Bolton, a former U.S. ambassador to the United Nations, was one of several obscure hawks who have considered running for the White House this cycle, wagering that turmoil in the Middle East could lead Republican primary voters to rally behind a candidate who could articulate the need for a well-funded U.S. military at home and an assertive presence abroad.
Sen. Lindsey Graham (R-S.C.), a critic of President Obama’s worldview, has been moving closer to launching his own bid. Rep. Peter King (R-N.Y.), who has deep ties to federal law enforcement officials, has taken frequent trips to New Hampshire, which hosts the first-in-the-nation primary.
But Graham and King, like Bolton, have struggled to get traction, lagging far behind in the polls as leading Republican hopefuls who largely share their positions on foreign policy and national security, such as Sen.
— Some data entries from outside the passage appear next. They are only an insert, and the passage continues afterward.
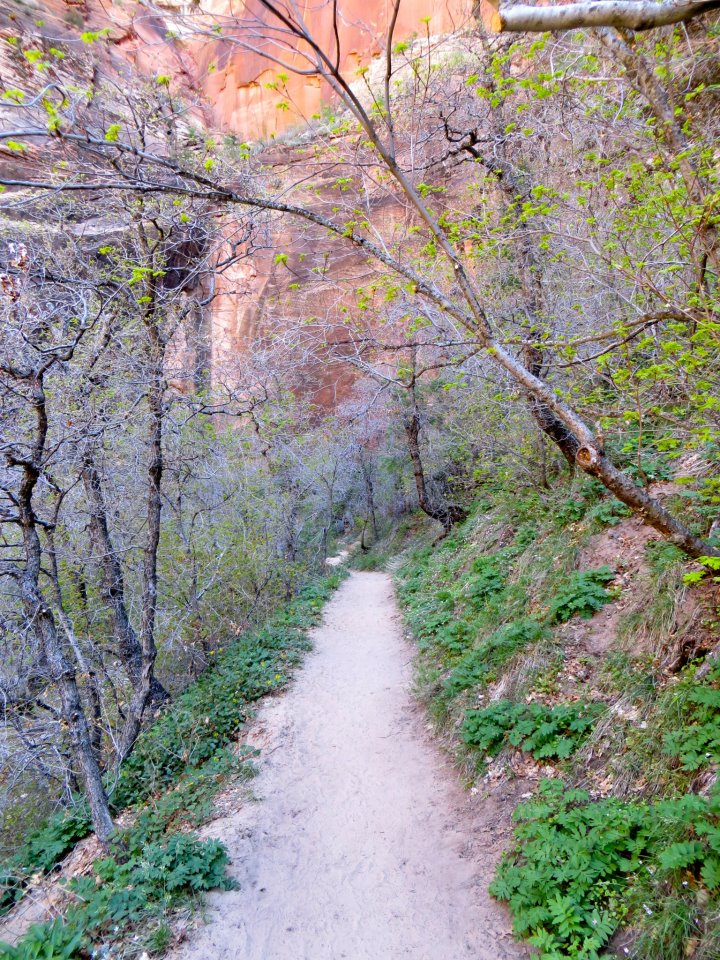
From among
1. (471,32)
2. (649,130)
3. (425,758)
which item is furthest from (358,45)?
(425,758)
Marco Rubio (Fla.) and Gov. Scott Walker (Wis.), have drawn big crowds and donations.
Bolton's announcement that he would forgo the contest came after months of appearances in early primary states, and efforts to raise funds for a possible bid.
But in a conference call with reporters Thursday, Bolton said he'd come to the conclusion a campaign would not be “feasible” due to the likely intense competition from an already crowded field of GOP contenders that includes well-known senators and seasoned governors.
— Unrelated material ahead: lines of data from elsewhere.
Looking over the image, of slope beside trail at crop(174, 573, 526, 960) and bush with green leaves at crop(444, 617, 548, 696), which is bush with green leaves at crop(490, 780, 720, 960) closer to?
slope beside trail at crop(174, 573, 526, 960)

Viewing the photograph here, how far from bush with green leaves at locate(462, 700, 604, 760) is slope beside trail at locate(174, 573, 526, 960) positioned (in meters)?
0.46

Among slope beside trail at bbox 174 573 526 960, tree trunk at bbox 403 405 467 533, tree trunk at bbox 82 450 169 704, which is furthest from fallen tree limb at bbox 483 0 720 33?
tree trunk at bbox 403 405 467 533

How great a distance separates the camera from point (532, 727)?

“I looked at this and I’m not happy with the decision, but you have to be a realist about it,” Bolton said.
The move by Bolton, 66, does little to rupture the early dynamics in the Republican race. His bookish persona and advocacy for a more muscular foreign policy have made him a singular figure at party gatherings this year, but he has never become a political force or favorite of activists.
Another obstacle for lesser known hawks is the way Sen. Rand Paul (R-Ky.), a prominent non-interventionist, has campaigned for president. He has called for an increase in defense spending and effectively diminished his longtime role as a foil for Bolton and others.
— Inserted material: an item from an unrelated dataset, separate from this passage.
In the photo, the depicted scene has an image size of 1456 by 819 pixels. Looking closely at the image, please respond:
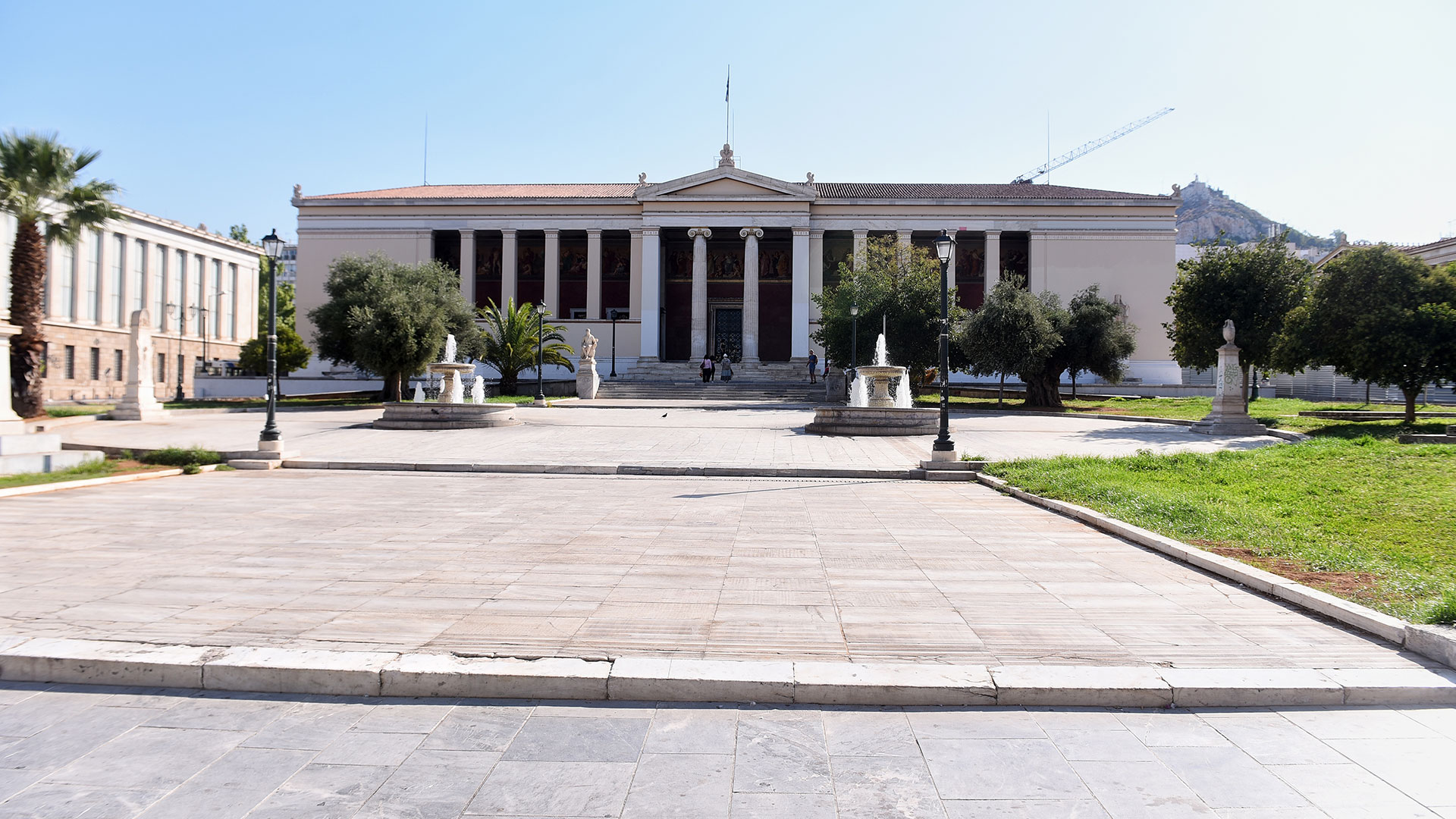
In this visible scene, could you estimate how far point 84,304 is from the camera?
167 feet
In an interview Thursday, Bolton said he deliberated for over a year about whether to run, creating a political-action committee and an allied super PAC during that time. Those groups have raised more than $7 million as Bolton has traveled the country and donated to dozens of GOP candidates.
Moving forward, Bolton said he would continue to use those organizations as his political vehicle. “With the ambiguity about whether I’ll run gone, I can devote my attention them,” he said, envisioning a mix of ads, social media, and a focus on critiquing the record of Hillary Rodham Clinton, his former classmate at Yale Law School.
“My only regret is that I won’t have a chance to debate her in the fall of 2016,” Bolton said of the 2016 Democratic frontrunner. He has previously described her acidly as a “radical” and “unfit” to serve as president — a hard line rarely taken by top-tier Republicans, but cheered by the GOP base.
On social issues, Bolton is a relative moderate. He holds anti-abortion views but supports same-sex marriage. On Thursday, Bolton said Republicans should engage with gay voters as they work to expand the party’s reach.
Counseling presidential candidates is also part of Bolton’s agenda, though he declined Thursday to name who has sought him out in recent weeks for policy guidance. Earlier this year, he was spotted dining on Capitol Hill with Sen. Ted Cruz (R-Tex.), who entered the presidential race in March.
A Fox News commentator, Bolton is a senior fellow at the American Enterprise Institute in Washington, where he has been perched since serving as U.S. ambassador to the United Nations during George W. Bush’s presidency.
Bolton previously flirted with running for president ahead of the 2012 cycle, but decided against it and eventually endorsed Mitt Romney, the Republican nominee.